Nerfbusters: Removing Ghostly Artifacts from Casually Captured NeRFs
This addresses artifacts in novel-view synthesis for casual NeRF captures, but is incremental as it builds on existing NeRF and diffusion methods.
The paper tackles the problem of ghostly artifacts like floaters and flawed geometry in Neural Radiance Fields (NeRFs) captured casually, by proposing a new dataset and evaluation procedure, and a 3D diffusion-based method that removes floaters and improves geometry.

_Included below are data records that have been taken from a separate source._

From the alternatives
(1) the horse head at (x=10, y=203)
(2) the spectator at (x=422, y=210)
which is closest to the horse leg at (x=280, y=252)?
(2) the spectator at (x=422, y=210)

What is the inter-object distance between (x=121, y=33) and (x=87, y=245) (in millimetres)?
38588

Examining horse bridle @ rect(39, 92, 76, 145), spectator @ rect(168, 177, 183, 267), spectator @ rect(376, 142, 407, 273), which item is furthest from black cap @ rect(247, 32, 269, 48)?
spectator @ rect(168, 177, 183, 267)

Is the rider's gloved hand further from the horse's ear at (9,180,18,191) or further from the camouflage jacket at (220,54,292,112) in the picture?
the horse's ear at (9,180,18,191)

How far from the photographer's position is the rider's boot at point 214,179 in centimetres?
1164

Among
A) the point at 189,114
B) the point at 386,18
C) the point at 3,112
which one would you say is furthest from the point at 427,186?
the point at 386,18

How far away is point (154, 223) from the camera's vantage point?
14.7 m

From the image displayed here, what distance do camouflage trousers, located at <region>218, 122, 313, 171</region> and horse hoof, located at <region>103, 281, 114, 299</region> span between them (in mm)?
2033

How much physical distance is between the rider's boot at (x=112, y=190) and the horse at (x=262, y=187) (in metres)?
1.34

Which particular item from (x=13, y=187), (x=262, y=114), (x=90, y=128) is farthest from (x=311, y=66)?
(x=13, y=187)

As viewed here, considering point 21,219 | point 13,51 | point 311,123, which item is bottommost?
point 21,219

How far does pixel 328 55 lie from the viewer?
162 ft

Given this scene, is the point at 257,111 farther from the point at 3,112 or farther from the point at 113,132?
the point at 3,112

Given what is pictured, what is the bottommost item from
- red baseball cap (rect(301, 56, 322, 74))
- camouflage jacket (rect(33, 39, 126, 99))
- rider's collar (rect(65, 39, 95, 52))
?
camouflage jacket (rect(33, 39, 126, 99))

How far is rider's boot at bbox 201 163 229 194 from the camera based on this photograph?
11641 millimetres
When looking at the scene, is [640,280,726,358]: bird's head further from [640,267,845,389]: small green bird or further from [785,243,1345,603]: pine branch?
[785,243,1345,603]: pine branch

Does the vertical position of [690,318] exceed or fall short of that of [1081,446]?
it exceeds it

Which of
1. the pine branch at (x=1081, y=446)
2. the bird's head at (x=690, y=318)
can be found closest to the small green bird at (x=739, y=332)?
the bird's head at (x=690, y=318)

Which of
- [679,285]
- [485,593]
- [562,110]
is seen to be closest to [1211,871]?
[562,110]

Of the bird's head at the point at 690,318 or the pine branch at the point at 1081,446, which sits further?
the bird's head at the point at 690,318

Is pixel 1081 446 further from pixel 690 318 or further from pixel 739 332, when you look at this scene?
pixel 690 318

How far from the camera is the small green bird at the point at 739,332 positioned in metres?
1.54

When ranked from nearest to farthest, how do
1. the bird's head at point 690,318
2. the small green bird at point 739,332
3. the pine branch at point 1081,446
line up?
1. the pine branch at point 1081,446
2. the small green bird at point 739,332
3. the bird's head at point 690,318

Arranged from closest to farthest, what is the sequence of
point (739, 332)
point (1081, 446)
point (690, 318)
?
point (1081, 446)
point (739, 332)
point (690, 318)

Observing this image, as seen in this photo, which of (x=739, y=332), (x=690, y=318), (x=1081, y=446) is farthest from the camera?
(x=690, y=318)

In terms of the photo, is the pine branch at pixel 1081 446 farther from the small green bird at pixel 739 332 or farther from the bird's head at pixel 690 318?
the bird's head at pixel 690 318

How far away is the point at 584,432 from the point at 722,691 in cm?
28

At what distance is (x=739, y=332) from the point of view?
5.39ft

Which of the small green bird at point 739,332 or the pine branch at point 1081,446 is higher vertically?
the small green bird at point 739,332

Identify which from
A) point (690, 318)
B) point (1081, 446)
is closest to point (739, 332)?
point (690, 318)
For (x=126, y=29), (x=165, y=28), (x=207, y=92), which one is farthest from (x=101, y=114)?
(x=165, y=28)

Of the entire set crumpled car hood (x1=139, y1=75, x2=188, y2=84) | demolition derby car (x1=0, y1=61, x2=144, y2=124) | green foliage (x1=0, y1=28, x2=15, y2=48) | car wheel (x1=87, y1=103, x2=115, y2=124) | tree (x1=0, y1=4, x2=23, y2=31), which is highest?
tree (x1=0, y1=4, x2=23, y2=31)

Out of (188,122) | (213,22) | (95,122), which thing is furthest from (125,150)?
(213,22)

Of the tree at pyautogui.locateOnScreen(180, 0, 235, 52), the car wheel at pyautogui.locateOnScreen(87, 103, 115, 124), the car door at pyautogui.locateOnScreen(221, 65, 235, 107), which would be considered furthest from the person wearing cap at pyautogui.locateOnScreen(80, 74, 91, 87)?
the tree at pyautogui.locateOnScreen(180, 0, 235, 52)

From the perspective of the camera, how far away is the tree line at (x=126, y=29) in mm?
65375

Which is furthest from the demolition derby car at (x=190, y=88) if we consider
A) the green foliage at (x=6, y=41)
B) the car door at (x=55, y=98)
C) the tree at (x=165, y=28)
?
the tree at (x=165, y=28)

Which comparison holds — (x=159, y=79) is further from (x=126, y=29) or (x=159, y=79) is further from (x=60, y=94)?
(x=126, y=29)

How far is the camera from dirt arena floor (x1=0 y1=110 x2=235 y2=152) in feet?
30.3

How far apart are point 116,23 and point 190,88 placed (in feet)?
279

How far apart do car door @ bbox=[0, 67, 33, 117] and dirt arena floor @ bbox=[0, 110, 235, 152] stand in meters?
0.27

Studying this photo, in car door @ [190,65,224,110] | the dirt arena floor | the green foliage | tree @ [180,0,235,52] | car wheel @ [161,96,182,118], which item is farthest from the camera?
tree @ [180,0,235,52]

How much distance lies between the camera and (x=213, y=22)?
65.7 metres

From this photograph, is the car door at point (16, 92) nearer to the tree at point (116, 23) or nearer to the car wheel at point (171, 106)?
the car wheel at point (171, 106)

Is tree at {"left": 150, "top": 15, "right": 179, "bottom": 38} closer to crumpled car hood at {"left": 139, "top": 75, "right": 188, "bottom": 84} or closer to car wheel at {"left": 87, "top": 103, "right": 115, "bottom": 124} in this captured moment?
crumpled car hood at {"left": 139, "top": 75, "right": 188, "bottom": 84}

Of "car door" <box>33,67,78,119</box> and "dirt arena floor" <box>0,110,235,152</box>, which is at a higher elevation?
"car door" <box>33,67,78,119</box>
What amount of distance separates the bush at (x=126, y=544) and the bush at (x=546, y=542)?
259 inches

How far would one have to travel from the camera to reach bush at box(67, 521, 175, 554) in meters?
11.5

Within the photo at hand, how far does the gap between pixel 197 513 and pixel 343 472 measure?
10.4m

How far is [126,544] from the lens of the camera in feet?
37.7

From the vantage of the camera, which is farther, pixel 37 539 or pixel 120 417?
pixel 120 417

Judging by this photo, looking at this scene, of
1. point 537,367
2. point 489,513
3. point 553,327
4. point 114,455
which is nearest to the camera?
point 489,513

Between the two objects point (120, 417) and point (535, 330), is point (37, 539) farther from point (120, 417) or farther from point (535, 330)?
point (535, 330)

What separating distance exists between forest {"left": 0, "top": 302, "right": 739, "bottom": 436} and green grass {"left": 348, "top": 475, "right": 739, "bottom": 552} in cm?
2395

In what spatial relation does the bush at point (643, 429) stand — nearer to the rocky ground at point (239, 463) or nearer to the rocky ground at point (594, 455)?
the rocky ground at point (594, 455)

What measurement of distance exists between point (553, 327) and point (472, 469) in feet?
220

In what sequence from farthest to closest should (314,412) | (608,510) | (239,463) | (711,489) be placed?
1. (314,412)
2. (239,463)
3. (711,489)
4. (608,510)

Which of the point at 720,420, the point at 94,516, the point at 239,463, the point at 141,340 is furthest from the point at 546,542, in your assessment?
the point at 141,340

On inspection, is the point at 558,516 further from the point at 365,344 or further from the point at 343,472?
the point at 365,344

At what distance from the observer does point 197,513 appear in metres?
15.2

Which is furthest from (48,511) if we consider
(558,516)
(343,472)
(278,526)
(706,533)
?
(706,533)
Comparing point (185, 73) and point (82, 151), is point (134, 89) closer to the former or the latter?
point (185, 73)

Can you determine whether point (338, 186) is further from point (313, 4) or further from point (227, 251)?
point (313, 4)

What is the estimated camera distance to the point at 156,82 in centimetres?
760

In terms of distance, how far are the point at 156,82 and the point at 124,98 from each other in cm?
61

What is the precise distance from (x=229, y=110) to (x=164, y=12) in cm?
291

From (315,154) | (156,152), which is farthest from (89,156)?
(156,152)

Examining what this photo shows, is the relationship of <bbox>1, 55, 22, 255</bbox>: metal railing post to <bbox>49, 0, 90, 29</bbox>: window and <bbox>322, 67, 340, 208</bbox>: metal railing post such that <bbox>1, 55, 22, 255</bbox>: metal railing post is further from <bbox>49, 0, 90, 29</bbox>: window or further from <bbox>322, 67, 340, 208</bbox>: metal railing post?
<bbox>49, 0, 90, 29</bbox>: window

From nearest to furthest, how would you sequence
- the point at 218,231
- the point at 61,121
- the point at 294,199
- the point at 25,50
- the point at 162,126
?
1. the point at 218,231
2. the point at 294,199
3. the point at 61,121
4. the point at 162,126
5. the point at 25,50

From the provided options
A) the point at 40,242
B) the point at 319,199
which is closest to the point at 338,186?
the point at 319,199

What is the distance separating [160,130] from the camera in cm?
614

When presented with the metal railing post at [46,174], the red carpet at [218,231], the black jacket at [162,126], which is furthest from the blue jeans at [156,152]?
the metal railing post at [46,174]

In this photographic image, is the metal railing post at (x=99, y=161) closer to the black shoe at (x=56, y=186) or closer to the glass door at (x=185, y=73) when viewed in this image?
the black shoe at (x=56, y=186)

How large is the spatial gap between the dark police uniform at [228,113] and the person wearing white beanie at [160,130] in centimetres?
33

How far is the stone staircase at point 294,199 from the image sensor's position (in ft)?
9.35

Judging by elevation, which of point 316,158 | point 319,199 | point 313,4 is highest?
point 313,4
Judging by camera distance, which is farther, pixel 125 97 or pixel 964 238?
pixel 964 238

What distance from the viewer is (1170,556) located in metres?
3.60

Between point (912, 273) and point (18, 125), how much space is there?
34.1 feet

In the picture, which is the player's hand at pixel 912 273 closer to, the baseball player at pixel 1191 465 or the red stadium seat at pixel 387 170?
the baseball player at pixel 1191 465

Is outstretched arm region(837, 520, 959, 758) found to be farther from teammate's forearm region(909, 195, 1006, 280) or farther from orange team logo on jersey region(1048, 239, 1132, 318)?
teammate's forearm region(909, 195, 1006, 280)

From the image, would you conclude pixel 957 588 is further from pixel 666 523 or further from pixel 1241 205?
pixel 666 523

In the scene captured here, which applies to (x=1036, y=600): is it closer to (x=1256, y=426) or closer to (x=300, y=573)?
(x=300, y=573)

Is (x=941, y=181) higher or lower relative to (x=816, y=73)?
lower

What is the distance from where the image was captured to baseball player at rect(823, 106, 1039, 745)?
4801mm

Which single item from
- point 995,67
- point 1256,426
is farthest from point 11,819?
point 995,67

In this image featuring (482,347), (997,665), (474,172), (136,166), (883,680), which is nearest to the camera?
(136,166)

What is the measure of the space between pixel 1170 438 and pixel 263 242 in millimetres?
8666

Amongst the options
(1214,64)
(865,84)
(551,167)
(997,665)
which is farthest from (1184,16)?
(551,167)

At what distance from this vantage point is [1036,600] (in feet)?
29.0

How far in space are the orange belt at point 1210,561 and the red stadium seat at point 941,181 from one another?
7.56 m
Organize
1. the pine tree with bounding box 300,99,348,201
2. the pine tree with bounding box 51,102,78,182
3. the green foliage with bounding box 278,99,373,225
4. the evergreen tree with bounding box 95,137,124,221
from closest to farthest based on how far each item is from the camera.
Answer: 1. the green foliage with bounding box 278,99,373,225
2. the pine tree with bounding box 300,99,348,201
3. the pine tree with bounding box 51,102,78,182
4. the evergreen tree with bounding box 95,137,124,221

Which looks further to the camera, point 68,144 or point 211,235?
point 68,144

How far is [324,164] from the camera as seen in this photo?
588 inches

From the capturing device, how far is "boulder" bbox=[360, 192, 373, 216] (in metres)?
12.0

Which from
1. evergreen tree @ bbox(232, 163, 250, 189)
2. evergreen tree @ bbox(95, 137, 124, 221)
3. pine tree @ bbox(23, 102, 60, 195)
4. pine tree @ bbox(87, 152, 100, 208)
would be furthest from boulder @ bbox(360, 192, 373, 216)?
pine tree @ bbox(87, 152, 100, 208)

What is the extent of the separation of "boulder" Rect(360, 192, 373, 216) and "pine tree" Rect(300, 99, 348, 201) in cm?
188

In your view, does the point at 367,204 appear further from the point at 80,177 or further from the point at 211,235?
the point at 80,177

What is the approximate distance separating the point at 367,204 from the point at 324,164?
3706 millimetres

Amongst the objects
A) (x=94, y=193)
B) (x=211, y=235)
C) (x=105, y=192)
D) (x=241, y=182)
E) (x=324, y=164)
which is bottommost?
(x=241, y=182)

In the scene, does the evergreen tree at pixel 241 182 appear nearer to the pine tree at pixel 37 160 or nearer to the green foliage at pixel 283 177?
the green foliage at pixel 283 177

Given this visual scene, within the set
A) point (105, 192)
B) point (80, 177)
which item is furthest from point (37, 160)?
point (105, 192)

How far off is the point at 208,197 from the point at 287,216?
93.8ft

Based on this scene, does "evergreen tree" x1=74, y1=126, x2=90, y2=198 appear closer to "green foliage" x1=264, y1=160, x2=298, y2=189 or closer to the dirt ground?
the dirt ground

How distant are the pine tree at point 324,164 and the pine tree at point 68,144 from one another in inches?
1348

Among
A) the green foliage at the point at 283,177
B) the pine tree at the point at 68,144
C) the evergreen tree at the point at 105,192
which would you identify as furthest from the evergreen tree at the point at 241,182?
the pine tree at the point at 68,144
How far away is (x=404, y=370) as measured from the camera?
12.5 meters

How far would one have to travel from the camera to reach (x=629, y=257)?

Casually captured Neural Radiance Fields (NeRFs) suffer from artifacts such as floaters or flawed geometry when rendered outside the camera trajectory. Existing evaluation protocols often do not capture these effects, since they usually only assess image quality at every 8th frame of the training capture. To push forward progress in novel-view synthesis, we propose a new dataset and evaluation procedure, where two camera trajectories are recorded of the scene: one used for training, and the other for evaluation. In this more challenging in-the-wild setting, we find that existing hand-crafted regularizers do not remove floaters nor improve scene geometry. Thus, we propose a 3D diffusion-based method that leverages local 3D priors and a novel density-based score distillation sampling loss to discourage artifacts during NeRF optimization. We show that this data-driven prior removes floaters and improves scene geometry for casual captures.